Medical teams report youth mental crisis


Leading medical teams in child and adolescent psychiatry have declared a state of emergency in the face of long-term isolation, uncertainty and grief triggered by corona virus infections.

In a joint statement on Tuesday, the American Academy of Pediatrics, the American Academy of Child and Adolescent Psychiatry and the Association of Pediatric Hospitals, said the corona virus infection has exacerbated the existing mental health crisis among children and adolescents.

The groups said the imbalances resulting from structural racism contributed to the proportional impact of the epidemic on children of color communities.

Research by the American Academy of Pediatrics shows that the loss of a loved one affects children and adolescents more than other ages. More than 140,000 children in the United States have lost at least one caregiver since the outbreak, and young people of color are proportionately affected.

“This worsening crisis in child and adolescent mental health is inextricably linked with the stress brought about by the Covit-19 and the current struggle for racial justice, and marks the acceleration of trends seen before 2020.”

Prior to the outbreak, mental anxiety and suicide among children and adolescents increased steadily between 2010 and 2020. By 2018, suicide will be the second leading cause of death for young people aged 10 to 24.

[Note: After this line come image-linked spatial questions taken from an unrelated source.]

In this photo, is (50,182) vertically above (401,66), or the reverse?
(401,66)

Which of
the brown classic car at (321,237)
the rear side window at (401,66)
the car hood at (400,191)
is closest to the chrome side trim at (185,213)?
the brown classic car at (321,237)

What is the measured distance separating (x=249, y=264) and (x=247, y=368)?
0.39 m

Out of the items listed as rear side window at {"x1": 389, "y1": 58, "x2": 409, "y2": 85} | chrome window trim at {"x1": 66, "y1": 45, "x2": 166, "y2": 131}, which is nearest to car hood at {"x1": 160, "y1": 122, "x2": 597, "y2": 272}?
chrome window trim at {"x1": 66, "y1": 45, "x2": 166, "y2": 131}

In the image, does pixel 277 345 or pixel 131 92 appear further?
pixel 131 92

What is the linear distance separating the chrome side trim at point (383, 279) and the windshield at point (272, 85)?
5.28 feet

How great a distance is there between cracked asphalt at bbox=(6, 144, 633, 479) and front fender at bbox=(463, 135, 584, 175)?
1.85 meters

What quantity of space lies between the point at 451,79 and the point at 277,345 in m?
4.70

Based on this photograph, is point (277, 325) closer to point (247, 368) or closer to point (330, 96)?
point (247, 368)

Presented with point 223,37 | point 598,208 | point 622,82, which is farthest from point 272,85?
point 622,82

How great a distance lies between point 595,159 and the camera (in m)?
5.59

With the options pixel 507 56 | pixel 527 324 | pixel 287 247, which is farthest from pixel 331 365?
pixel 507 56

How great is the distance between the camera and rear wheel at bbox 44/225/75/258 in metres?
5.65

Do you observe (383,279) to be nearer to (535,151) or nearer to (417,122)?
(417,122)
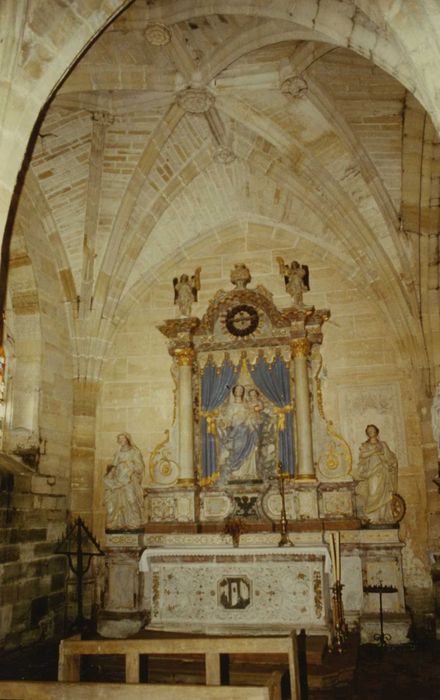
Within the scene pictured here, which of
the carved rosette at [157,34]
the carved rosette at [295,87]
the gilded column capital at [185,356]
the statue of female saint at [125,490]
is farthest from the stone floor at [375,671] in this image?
the carved rosette at [157,34]

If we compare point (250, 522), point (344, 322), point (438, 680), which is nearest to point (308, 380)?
point (344, 322)

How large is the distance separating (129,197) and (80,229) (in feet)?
3.05

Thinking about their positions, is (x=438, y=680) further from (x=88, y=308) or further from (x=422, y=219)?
(x=88, y=308)

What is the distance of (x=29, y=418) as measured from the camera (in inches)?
362

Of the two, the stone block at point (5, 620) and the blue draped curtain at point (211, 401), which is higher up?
the blue draped curtain at point (211, 401)

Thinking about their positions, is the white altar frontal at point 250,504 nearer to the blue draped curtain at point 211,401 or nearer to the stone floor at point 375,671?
the blue draped curtain at point 211,401

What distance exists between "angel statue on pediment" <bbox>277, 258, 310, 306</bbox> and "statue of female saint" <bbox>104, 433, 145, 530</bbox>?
130 inches

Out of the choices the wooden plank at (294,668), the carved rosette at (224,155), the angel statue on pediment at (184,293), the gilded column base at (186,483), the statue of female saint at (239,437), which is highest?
the carved rosette at (224,155)

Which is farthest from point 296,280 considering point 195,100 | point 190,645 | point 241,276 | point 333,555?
point 190,645

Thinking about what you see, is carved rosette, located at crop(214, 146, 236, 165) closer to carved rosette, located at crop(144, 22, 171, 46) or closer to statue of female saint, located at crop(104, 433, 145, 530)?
carved rosette, located at crop(144, 22, 171, 46)

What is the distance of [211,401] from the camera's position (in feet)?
32.3

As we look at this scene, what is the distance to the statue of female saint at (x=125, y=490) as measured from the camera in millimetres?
8984

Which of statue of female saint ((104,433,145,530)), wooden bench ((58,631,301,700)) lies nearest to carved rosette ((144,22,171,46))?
statue of female saint ((104,433,145,530))

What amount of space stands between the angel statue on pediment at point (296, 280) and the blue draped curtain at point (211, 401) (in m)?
1.43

According to the Centers for Disease Control and Prevention, between March and October 2020, emergency care visits for children with mental illness increased by 24 percent for children between the ages of 5 and 11 and by 31 percent for children between the ages of 12 and 17. Up to 17, ER visits identified as a result of suicide attempt increased by more than 50 percent in early 2021, compared to the same period in 2019

“We care about young people whose stress, anxiety, trauma, loneliness, and suicide have a lasting impact on their families, their communities and all of our futures,” says Gabriel A. Carlson, president of the American Academy of Child and Adolescent Psychiatry, said in a statement. “We can’t just sit around.”

Companies are urging policymakers to take steps to increase federal funding to ensure families have access to mental health services, support effective models of school-based care, and accelerate the integration of mental health care into child health care.

The U.S. Recovery Program has allocated $ 80 million to the Child Mental Care Access Program to integrate behavioral health needs into child primary care and to support youth suicide prevention programs. The program contributed $ 50 million to community-based funding for epidemiological local behavioral health needs.

Finding a provider is difficult. The American Academy of Child and Adolescent Psychiatry announced earlier this year that there was a severe shortage of child psychiatrists in every state in the country.

Getting emergency mental health care for children can be even more challenging, especially when the emergency room is full. When there were more hospitals in Colorado and Connecticut earlier this year, children were sent out of state for care.